May 10th, 2012 on 2:52 PM
You aren’t going to like this “humor” then :)
http://www.happyplace.com/15924/what-north-carolinas-next-ten-amendments-will-probably-look-like
May 22nd, 2012 on 12:32 AM
Ross,
I hope what I say will be understood; especially when the accepted thing for me to do would be to say nothing.
I respectfully abstain on this issue. It is one of many that is a Catch-22 for me; too many people that come down on extreme sides of it will be angry with me no matter what I say.
I spoke my opinion– not on marriage, but on my personal story and experience about same-gender relationships. On Vox. I was openly harassed, ridiculed, and even stalked for it. I am not making this up, and I am trying to be plain without melodramatic overtones, although I am most likely failing.
I have been blasted because I don’t neatly fall into anyone’s camp; there is always something for someone to be angry with me about. Because I am associated with such-and-such, or them-and-thems, or something else that was WRONG in their eyes, or not a “we” or an “us”.

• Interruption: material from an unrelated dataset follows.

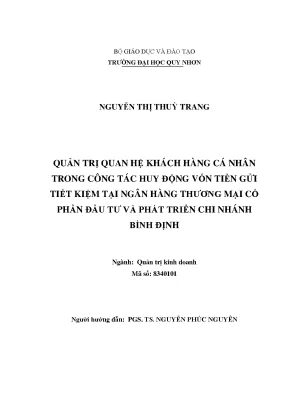 Luận văn thạc sĩ quản trị quan hệ khách hàng cá nhân trong công tác huy động vốn tiền gửi tiết kiệm tại ngân hàng thương mại cổ phần đầu tư và phát triển việt nam chi nhánh bình định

Harassed by whom? Probably not who you’re thinking, or the sort of person you think would do so.
I have a personal opinion that I do share with friends and family I trust. You’d probably find it reasonable. But I’m not leaving myself open to ridicule, I hope. Ask me privately, and not here. And I am NOT going to be dragged into any fights. I’ve seen plenty of name-calling all around and I don’t want any more of that, thanks all the same.